Jacob Blok 1849 –1932
veld B rij dd graf 13
Jacob Blok was als remplaçant in militaire dienst gegaan en had daardoor een kleine kapitaaltje verkregen.
Na vervulling der dienstplicht (voor een andere remplaçant) had hij een barbiers zaak (in die tijd werd daar niet alleen geknipt en geschoren maar ook aderlating toegepast).
Op latere leeftijd werd hij hovenier op de begraafplaats in Gouda. Hij woonde daar in een groot huis dat tevens aula was. Hij werd ‘Blok van ’t graf’ genoemd.
Jacob werd reeds vroeg weduwnaar (33 jaar), voor zover bekend had hij alleen een zuster, Wilhelmina geheten.
Zij heeft tot haar dood, als tante Mina, het gezin van haar broer verzorgd. Het was een statige rustige, plichtsgetrouwe vrouw die zelf geen eisen stelde.

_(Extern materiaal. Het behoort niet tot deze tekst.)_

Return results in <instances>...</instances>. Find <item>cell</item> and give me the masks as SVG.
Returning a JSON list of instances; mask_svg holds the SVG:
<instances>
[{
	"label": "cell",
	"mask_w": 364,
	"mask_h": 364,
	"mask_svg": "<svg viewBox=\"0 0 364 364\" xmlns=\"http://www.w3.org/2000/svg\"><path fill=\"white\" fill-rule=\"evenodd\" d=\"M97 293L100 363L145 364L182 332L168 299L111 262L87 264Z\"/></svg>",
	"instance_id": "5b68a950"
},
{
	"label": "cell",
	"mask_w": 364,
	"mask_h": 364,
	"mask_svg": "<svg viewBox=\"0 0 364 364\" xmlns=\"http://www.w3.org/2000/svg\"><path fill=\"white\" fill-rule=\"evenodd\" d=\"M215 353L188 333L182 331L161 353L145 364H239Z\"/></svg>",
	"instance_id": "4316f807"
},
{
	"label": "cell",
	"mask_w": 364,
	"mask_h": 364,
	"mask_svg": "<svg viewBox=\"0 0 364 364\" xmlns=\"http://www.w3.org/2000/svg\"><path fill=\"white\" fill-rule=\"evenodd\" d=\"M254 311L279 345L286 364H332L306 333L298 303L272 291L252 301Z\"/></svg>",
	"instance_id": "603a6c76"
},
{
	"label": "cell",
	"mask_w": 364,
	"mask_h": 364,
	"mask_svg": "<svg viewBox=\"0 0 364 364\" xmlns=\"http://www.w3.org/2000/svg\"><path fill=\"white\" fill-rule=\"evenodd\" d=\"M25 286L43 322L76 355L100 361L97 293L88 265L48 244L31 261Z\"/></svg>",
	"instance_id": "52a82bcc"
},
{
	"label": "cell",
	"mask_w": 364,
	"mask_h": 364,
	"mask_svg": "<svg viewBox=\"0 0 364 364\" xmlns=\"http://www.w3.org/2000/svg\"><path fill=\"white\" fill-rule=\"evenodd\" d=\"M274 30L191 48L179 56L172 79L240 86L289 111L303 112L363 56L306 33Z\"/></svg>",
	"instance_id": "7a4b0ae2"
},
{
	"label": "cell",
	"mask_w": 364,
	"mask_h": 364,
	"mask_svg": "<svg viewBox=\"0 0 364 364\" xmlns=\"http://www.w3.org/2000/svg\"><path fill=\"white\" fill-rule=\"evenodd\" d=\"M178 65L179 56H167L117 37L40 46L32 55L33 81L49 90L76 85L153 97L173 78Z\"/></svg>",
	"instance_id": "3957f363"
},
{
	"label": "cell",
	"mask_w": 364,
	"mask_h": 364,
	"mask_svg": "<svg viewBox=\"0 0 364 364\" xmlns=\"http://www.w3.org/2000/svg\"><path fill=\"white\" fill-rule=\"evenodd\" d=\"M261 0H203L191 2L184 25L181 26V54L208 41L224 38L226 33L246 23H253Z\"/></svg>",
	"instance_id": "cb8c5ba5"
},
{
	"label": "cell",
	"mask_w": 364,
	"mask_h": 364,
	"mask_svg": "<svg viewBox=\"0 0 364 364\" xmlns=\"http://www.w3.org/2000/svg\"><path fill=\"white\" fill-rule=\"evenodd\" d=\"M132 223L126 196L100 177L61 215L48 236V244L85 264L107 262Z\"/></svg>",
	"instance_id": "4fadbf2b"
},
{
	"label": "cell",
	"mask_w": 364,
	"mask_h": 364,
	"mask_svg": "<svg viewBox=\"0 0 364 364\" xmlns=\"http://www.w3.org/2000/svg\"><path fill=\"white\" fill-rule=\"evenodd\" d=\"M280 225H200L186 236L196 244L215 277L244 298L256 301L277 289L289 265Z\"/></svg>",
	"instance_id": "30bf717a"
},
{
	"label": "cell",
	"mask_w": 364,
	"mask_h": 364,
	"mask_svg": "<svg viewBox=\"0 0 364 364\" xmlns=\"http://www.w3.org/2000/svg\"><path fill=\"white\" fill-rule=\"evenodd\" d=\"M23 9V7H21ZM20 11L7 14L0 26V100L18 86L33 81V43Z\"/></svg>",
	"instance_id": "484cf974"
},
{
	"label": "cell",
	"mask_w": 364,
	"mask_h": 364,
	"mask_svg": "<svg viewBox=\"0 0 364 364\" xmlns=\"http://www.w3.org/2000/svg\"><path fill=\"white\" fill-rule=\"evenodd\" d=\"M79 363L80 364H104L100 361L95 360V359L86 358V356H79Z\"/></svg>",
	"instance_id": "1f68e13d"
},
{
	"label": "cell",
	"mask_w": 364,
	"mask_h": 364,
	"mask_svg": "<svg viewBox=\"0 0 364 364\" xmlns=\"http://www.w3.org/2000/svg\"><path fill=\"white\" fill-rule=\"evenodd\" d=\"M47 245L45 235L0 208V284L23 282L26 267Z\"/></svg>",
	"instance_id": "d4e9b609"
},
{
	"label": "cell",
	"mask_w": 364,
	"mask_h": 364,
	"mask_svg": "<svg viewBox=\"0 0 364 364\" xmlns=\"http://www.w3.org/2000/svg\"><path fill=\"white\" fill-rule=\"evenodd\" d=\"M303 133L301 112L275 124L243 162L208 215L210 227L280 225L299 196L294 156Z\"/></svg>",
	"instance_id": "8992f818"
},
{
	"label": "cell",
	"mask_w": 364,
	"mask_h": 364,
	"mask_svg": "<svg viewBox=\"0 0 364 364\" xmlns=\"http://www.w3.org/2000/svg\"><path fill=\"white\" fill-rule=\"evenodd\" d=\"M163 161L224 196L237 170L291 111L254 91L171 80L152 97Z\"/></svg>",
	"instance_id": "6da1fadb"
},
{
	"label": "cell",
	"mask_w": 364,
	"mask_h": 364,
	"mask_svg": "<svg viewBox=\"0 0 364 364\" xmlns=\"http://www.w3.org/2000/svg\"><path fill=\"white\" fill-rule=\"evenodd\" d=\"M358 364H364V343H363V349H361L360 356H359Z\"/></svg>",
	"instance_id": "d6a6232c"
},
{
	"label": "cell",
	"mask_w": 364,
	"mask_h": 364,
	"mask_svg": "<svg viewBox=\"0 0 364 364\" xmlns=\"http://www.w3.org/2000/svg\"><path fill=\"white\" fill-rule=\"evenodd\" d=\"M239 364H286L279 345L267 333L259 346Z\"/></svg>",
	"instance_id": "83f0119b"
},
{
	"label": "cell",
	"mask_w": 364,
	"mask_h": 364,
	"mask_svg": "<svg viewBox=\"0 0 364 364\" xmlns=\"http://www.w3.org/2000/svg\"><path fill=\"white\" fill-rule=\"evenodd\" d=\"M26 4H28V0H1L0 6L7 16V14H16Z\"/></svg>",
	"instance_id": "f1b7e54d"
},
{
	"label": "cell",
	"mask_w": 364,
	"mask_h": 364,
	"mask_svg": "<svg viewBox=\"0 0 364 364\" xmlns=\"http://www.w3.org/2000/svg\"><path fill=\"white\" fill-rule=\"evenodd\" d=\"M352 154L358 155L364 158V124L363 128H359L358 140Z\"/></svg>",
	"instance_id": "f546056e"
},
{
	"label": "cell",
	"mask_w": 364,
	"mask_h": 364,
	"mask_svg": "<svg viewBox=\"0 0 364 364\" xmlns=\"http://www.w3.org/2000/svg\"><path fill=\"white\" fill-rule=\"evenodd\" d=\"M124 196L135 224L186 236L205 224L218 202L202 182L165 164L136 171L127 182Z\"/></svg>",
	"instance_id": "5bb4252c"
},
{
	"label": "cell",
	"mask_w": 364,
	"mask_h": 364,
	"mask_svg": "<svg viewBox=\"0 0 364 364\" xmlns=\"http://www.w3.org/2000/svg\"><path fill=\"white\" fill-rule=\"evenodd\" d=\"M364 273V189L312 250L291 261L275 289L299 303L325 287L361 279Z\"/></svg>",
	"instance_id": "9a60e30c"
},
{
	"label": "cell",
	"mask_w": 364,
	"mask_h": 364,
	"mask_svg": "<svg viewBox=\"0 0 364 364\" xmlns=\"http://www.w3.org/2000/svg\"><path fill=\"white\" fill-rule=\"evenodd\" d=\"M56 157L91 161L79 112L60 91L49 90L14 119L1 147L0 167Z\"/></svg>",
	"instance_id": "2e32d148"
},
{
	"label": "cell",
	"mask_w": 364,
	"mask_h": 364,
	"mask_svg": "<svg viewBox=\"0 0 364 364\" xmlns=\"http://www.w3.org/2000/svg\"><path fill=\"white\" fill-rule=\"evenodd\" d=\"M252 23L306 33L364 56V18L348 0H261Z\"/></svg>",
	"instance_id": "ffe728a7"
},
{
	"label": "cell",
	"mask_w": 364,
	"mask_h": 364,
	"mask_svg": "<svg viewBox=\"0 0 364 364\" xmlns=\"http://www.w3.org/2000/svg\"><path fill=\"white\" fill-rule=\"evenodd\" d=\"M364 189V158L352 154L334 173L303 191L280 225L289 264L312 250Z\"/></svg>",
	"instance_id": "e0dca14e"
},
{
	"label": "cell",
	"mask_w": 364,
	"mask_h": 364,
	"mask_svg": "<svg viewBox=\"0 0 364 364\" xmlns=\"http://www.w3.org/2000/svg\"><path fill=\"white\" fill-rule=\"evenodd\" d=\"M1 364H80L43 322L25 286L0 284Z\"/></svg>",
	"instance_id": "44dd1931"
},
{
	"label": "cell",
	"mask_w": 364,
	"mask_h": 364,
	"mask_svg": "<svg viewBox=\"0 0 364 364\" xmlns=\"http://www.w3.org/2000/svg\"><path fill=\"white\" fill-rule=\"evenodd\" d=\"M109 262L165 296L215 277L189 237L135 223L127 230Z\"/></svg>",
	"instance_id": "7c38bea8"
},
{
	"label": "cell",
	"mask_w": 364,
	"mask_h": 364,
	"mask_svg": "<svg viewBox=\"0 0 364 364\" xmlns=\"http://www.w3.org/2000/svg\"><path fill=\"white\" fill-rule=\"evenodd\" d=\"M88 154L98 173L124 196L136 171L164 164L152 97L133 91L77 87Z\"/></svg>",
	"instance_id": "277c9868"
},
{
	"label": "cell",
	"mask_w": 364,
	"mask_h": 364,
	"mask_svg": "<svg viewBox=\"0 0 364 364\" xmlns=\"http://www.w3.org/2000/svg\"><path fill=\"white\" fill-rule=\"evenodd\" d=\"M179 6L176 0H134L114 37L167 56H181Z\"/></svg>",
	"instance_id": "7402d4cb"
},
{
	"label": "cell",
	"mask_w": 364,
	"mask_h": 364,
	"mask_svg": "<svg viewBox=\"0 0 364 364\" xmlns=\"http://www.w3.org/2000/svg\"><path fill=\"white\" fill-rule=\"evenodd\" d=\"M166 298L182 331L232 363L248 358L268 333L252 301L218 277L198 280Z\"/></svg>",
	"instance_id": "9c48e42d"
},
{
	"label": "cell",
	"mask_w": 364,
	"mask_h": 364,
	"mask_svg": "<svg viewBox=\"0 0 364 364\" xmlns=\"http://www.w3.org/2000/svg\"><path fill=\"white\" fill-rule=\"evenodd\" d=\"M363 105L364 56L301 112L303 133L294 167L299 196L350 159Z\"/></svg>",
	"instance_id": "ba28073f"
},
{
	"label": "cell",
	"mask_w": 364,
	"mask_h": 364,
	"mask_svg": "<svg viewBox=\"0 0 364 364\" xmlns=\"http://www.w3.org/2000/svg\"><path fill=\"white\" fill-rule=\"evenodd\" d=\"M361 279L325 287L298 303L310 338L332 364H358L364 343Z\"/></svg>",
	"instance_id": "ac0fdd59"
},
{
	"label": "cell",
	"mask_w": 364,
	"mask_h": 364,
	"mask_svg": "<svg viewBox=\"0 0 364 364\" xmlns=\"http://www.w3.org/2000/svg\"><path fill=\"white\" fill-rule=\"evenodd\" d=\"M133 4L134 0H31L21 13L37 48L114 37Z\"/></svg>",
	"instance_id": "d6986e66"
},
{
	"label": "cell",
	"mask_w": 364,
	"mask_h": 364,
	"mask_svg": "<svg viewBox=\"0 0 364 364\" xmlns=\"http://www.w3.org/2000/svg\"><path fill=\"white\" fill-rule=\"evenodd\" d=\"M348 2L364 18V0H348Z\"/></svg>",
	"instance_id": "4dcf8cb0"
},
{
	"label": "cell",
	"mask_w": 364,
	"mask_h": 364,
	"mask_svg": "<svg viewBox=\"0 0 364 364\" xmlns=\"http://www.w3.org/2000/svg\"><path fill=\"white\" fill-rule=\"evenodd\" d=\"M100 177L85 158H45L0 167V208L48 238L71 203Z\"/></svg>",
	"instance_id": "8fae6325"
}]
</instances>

Dat blijkt uit een lang bekend gebleven voorval. Op zondag werden er zogenaamd huisgodsdienstoefeningen gehouden, na voorlezing van een preek van o.m. Smytegelt werd vaak ernstig, zwaar, maar ook wel heel heftig gediscussieerd. Aan het eind der avond was het gewoon dat ieder een te zingen psalmvers opgaf (gezangen waren niet in tel).
Ook Mina werd gevraagd een vers op te geven waarin zij zich kon uiten. Zij wist er zo rap niet een. Een stiefzoon, die in de bijbel erg goed thuis was, kwam te hulp. Hij gaf op ps. 119 : 42. Ik ben een lederen zak gelijk die al zijn vocht heeft in rook verloren. Het klink erg onaardig, maar als men de volgende versregels ook leest is het mogelijk te denken dat het goed bedoeld was.
Bekend was dat men aan de hand van het gebruikte middagmaal de dag van de week en het seizoen kon bepalen. Er was namelijk weinig variatie, het was elke week hetzelfde. Maandag bonen, dinsdag kool etc, de enige afwisseling was het onderscheid tussen zomer en winter.
Tweemaal per jaar doorbrak tante Mina de sleur. Op oudejaarsdag bakte zij ‘kletsjes’, platte meelkoekjes met een krent. Op Pasen was er rijst met krenten en eieren, vele en hard gekookt. Het ging er dan om wie de meeste eieren op kon, het hoogst bereikte aantal is niet bekend, maar het moeten er niet weinig zijn geweest.
Op nieuwjaarsdag kregen alle klein-kinderen van ‘OPA BLOK’ ieder een zilveren gulden, later rijksdaalder.
Jacob Blok is blind geworden zoals op de foto duidelijk te zien is.
Hij verbleef veel in zijn prieeltje, waar hij naar toe liep langs een ijzerdraadje. Hij vond het niet erg om blind te zijn, want “ik heb al zoveel gezien in mijn leven”.